>>>
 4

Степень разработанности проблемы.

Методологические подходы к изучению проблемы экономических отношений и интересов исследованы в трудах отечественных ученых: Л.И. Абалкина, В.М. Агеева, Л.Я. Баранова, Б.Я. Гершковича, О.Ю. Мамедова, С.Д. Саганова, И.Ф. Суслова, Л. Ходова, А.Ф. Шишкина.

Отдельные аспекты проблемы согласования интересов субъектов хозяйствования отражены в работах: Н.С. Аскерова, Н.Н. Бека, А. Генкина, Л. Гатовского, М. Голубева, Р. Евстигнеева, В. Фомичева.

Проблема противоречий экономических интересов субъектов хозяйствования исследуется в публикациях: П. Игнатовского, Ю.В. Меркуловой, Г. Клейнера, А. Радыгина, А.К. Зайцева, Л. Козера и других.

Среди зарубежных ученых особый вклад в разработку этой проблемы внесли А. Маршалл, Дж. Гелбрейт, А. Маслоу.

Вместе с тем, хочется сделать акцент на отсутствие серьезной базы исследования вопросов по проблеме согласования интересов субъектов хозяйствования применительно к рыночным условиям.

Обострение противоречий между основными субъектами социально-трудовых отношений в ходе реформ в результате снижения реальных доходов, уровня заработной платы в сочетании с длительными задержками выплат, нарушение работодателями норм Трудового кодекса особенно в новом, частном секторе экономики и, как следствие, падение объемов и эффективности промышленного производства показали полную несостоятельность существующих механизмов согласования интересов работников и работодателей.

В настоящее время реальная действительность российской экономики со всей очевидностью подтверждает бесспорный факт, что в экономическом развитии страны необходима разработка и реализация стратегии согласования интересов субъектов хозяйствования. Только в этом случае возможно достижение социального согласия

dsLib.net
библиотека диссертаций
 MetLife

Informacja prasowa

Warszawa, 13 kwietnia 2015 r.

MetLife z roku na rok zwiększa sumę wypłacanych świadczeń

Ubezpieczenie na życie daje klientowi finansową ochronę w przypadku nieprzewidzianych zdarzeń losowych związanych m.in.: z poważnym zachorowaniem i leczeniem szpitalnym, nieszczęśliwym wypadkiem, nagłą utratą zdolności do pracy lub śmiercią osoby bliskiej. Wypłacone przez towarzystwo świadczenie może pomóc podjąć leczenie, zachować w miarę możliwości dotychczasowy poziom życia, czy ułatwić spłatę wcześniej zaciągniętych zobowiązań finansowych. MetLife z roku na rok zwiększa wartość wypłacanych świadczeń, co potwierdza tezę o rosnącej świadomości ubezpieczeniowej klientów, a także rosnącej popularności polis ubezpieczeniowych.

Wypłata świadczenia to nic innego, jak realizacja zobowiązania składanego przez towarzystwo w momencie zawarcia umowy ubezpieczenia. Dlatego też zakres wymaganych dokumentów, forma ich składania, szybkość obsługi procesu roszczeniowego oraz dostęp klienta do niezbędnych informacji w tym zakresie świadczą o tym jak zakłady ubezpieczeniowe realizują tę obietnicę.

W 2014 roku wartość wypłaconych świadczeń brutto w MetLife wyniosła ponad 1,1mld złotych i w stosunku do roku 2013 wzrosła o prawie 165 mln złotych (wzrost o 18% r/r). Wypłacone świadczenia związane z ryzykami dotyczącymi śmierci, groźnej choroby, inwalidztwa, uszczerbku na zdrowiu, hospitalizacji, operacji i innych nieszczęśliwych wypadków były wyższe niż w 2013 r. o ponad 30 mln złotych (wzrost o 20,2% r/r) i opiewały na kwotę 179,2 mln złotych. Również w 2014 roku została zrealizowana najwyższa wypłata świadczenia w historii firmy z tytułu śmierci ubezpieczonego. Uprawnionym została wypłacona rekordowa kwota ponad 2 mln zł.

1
<<<
— TASK TO CARRY OUT —
Retype the records above exactly, from their first line through the line that contains "Вместе с тем, хочется", and stop there.

— THE COMPLETED TASK —
 4

Степень разработанности проблемы.

Методологические подходы к изучению проблемы экономических отношений и интересов исследованы в трудах отечественных ученых: Л.И. Абалкина, В.М. Агеева, Л.Я. Баранова, Б.Я. Гершковича, О.Ю. Мамедова, С.Д. Саганова, И.Ф. Суслова, Л. Ходова, А.Ф. Шишкина.

Отдельные аспекты проблемы согласования интересов субъектов хозяйствования отражены в работах: Н.С. Аскерова, Н.Н. Бека, А. Генкина, Л. Гатовского, М. Голубева, Р. Евстигнеева, В. Фомичева.

Проблема противоречий экономических интересов субъектов хозяйствования исследуется в публикациях: П. Игнатовского, Ю.В. Меркуловой, Г. Клейнера, А. Радыгина, А.К. Зайцева, Л. Козера и других.

Среди зарубежных ученых особый вклад в разработку этой проблемы внесли А. Маршалл, Дж. Гелбрейт, А. Маслоу.

Вместе с тем, хочется сделать акцент на отсутствие серьезной базы исследования вопросов по проблеме согласования интересов субъектов хозяйствования применительно к рыночным условиям.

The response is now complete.